An ambitious opening, Samuel Barber's Adagio for Strings, had a good tempo and was framed by a scintillating opening and pleasing climax, the rich string textures marred only slightly by issues of tuning.

The focus of the concert was the world premiere of Dick Blackford's Concertante for two horns and orchestra. Horn player Jonathon Hunter commissioned Blackford, an ex-teacher of 36 years at York Sixth Form College, to write for St Olave's.

Typical throughout was the use of beautiful and inventive orchestral colours and well-defined thematic-block structures. The piece was exuberant throughout, and made good use of an antiphonal "call and answer" approach between the horns and orchestra alike.

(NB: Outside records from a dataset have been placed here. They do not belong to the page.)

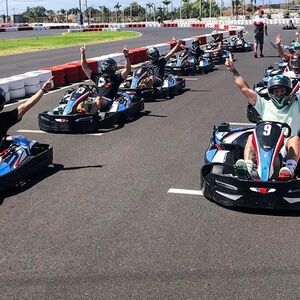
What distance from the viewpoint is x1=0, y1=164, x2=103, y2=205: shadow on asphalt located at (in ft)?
17.2

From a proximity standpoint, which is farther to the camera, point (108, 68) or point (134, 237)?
point (108, 68)

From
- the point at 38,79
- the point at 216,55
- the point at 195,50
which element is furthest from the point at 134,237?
the point at 216,55

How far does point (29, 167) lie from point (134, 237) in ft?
6.02

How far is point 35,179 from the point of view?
18.7 feet

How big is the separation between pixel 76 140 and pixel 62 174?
1665mm

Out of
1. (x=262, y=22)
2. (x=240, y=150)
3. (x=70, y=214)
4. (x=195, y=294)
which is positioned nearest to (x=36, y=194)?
(x=70, y=214)

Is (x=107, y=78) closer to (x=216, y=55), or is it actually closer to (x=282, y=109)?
(x=282, y=109)

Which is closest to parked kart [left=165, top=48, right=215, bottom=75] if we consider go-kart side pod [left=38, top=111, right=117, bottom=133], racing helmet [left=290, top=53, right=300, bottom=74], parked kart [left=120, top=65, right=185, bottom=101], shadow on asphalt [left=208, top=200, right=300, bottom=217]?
parked kart [left=120, top=65, right=185, bottom=101]

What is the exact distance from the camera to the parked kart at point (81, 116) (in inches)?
309

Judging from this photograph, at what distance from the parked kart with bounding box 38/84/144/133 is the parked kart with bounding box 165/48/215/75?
658cm

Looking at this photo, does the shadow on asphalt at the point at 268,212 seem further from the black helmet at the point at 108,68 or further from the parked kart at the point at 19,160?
the black helmet at the point at 108,68

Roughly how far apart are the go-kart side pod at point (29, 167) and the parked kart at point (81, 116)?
72.8 inches

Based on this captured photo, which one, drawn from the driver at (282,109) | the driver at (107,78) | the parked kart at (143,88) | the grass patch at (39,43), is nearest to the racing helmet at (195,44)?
the parked kart at (143,88)

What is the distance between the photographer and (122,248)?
3.99 metres
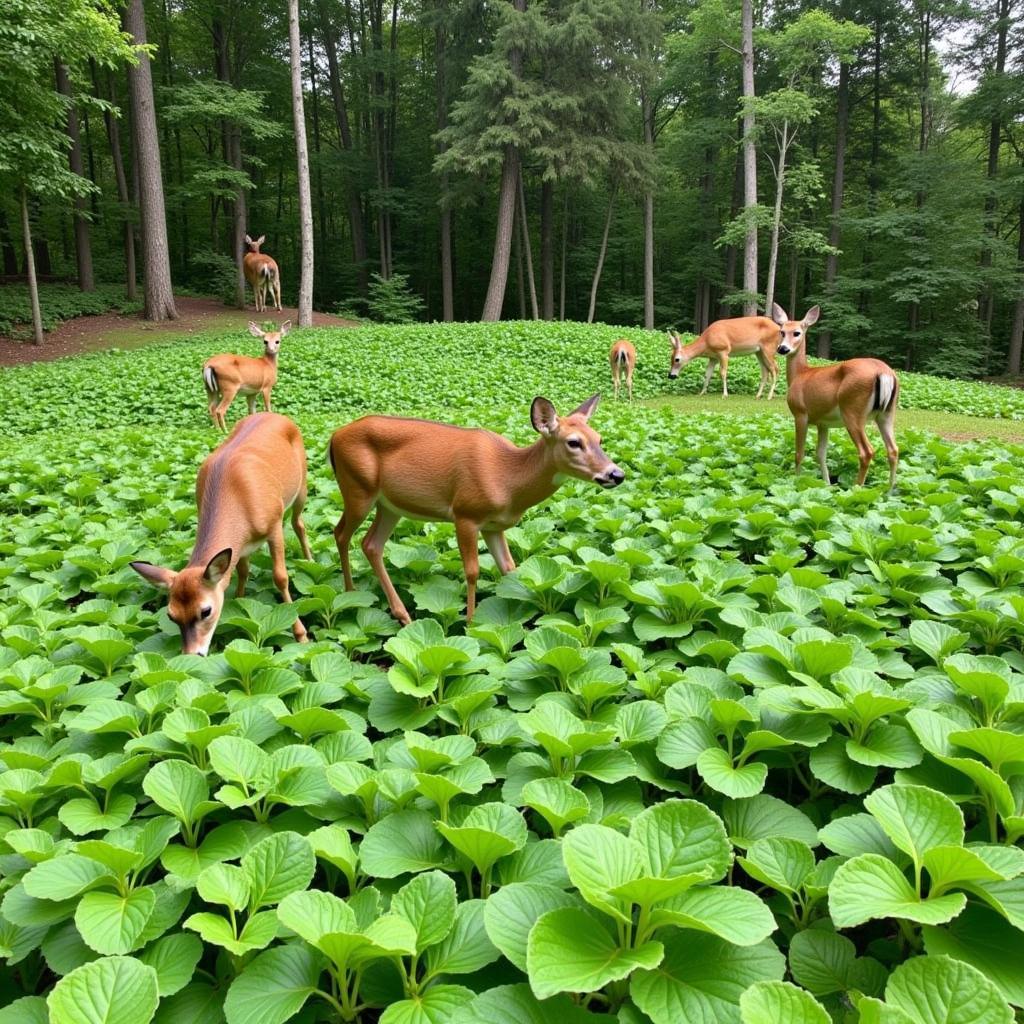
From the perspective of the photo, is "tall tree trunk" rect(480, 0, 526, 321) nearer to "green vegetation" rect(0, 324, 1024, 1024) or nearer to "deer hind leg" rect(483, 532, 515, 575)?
"deer hind leg" rect(483, 532, 515, 575)

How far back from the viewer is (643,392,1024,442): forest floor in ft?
30.5

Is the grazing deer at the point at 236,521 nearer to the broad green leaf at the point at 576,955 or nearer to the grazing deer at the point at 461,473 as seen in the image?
the grazing deer at the point at 461,473

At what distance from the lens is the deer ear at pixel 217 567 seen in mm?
3151

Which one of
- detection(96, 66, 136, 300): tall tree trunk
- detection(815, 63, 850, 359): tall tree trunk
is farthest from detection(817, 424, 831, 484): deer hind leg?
detection(96, 66, 136, 300): tall tree trunk

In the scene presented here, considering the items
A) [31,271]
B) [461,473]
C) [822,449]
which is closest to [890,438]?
[822,449]

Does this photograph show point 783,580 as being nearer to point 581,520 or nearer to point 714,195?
point 581,520

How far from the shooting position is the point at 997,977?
1.34m

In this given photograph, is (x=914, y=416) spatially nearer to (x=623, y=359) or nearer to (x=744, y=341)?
(x=744, y=341)

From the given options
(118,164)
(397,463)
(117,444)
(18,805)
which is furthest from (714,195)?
(18,805)

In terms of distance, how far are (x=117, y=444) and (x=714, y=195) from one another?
31883 millimetres

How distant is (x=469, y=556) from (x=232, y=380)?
8.12 metres

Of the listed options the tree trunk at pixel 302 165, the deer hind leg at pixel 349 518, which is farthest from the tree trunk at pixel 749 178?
the deer hind leg at pixel 349 518

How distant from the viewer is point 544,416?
3729 mm

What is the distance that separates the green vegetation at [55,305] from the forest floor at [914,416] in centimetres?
1743
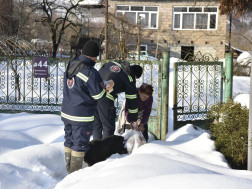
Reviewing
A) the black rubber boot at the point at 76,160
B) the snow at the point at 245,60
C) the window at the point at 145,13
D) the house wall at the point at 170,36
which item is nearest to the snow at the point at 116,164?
the black rubber boot at the point at 76,160

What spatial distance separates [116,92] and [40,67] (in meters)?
2.83

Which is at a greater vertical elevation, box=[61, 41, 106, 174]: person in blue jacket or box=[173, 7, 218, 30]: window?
box=[173, 7, 218, 30]: window

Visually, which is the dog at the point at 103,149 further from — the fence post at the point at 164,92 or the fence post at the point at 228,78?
the fence post at the point at 228,78

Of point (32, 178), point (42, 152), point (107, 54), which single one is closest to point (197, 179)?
point (32, 178)

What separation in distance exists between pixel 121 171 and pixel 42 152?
213 cm

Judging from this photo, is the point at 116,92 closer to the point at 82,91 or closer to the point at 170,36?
the point at 82,91

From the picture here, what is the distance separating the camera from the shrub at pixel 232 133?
16.2 ft

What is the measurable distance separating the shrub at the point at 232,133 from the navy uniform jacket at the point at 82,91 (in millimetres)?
2070

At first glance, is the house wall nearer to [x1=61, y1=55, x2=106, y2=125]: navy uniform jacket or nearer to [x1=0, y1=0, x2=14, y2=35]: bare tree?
[x1=0, y1=0, x2=14, y2=35]: bare tree

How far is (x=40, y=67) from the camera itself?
7.21 meters

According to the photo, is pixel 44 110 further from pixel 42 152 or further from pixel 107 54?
pixel 107 54

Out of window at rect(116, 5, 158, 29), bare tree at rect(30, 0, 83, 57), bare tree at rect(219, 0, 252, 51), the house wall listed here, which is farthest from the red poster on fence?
window at rect(116, 5, 158, 29)

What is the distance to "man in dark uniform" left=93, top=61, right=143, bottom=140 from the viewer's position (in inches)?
191

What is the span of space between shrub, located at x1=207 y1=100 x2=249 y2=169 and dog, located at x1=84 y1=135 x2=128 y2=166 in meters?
1.44
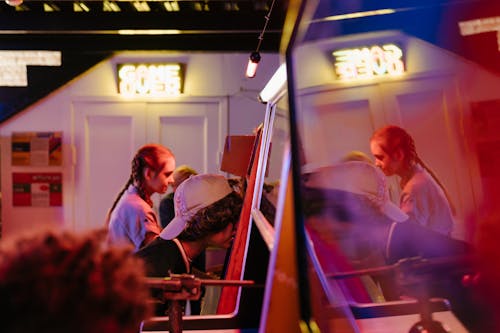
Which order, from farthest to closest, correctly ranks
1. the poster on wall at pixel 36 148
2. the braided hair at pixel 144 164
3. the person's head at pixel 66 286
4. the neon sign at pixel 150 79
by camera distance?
the poster on wall at pixel 36 148 < the neon sign at pixel 150 79 < the braided hair at pixel 144 164 < the person's head at pixel 66 286

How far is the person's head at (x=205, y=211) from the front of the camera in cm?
285

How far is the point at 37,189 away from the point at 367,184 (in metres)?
4.26

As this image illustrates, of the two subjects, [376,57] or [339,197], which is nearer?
[339,197]

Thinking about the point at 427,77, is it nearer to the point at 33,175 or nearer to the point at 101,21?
the point at 101,21

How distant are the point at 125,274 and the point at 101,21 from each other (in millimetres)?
4499

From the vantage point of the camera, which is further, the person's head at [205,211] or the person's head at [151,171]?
the person's head at [151,171]

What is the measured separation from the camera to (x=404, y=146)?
2.32 meters

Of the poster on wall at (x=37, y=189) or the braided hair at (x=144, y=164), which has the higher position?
the braided hair at (x=144, y=164)

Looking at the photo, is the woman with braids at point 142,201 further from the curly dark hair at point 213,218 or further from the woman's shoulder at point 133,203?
the curly dark hair at point 213,218

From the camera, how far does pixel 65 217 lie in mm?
5383

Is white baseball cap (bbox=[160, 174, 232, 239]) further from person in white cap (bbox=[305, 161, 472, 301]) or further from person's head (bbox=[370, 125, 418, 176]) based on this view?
person's head (bbox=[370, 125, 418, 176])

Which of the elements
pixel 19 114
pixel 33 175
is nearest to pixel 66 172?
pixel 33 175

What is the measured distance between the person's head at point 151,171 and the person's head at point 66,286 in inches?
88.2

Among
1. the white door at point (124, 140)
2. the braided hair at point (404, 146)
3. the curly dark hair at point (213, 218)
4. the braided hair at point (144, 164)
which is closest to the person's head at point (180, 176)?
the braided hair at point (144, 164)
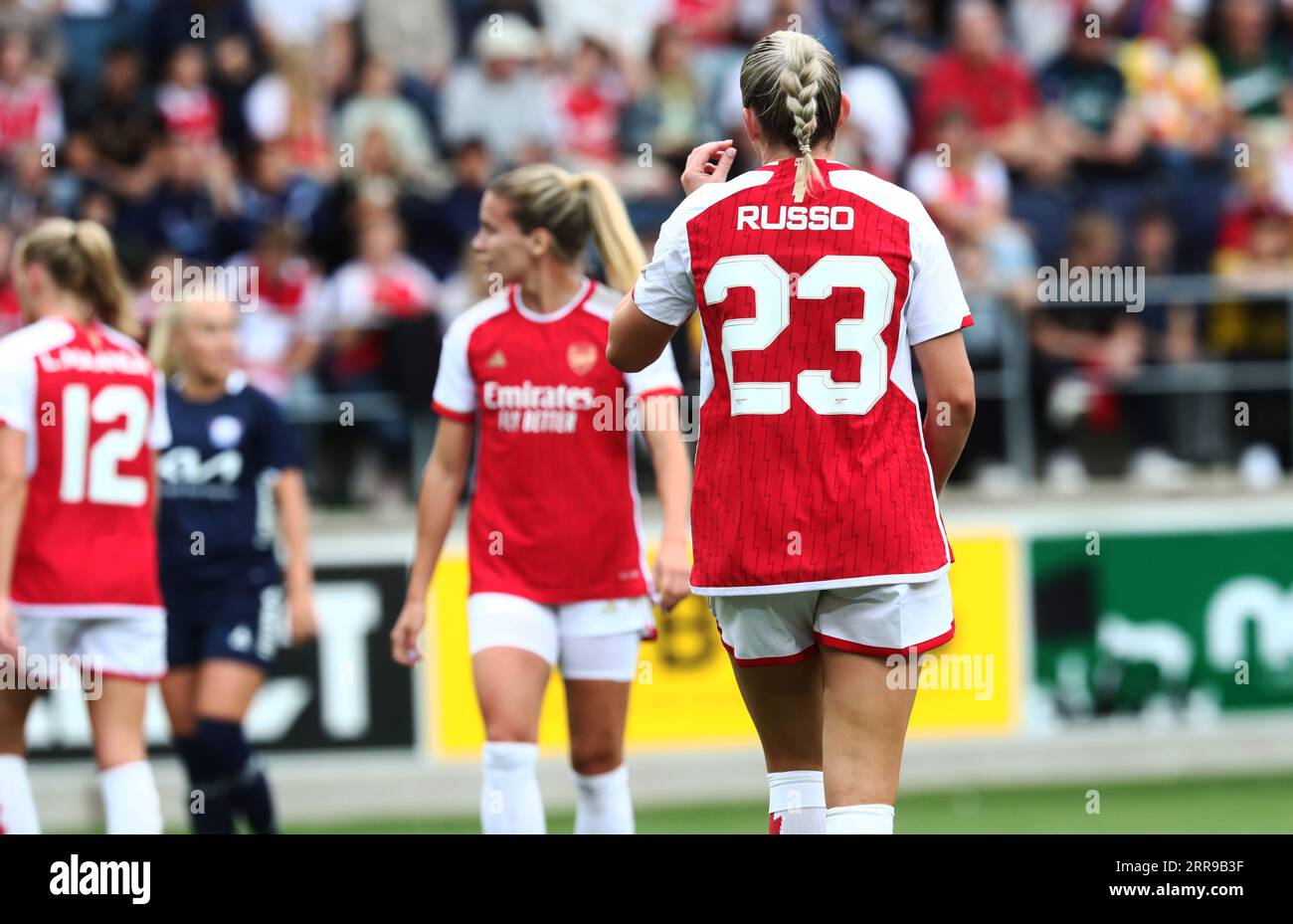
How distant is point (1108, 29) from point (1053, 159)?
2.02m

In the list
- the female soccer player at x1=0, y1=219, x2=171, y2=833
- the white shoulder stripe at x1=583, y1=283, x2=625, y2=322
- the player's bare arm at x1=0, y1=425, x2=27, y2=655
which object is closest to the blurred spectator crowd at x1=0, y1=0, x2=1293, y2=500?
the white shoulder stripe at x1=583, y1=283, x2=625, y2=322

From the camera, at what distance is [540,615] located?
629 centimetres

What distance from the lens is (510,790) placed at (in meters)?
6.16

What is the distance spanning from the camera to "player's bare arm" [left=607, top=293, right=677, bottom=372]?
15.8 feet

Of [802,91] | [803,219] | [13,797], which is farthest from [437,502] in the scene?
[802,91]

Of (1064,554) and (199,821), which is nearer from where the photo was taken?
(199,821)

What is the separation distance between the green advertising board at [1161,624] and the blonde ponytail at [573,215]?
5.07 m

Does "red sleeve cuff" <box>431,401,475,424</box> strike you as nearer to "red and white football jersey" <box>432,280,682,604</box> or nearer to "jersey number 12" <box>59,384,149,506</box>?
"red and white football jersey" <box>432,280,682,604</box>

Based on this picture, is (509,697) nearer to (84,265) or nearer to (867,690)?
(867,690)

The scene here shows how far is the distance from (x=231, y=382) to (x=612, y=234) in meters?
2.18

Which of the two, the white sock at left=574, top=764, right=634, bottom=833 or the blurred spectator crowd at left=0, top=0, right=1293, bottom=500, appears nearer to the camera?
the white sock at left=574, top=764, right=634, bottom=833

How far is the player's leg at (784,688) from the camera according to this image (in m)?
4.73
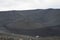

The moderato opened with just such an antiphonal "fanfare" theme and moved through fast-paced exciting motives.

The lento movement opened with modal Ravel-like chords, but moved on to woodwind-heavy textures leading to a beautiful moment between horns and oboes in quartet.

The final allegro was more reminiscent of Khatchaturian, using syncopated percussion rhythms and darker harmonies. Blackford's wind writing is superb and the piece was very well played and received.

Next was Albinoni/Giazotto's Adagio in G minor for strings and organ, a polished performance with a beautiful solo by leader Claire Jowett and wonderful balance between the strings and the organ. Haydn's Symphony No.101 in D major (The Clock) was energetic, well rehearsed and showed off the string section well.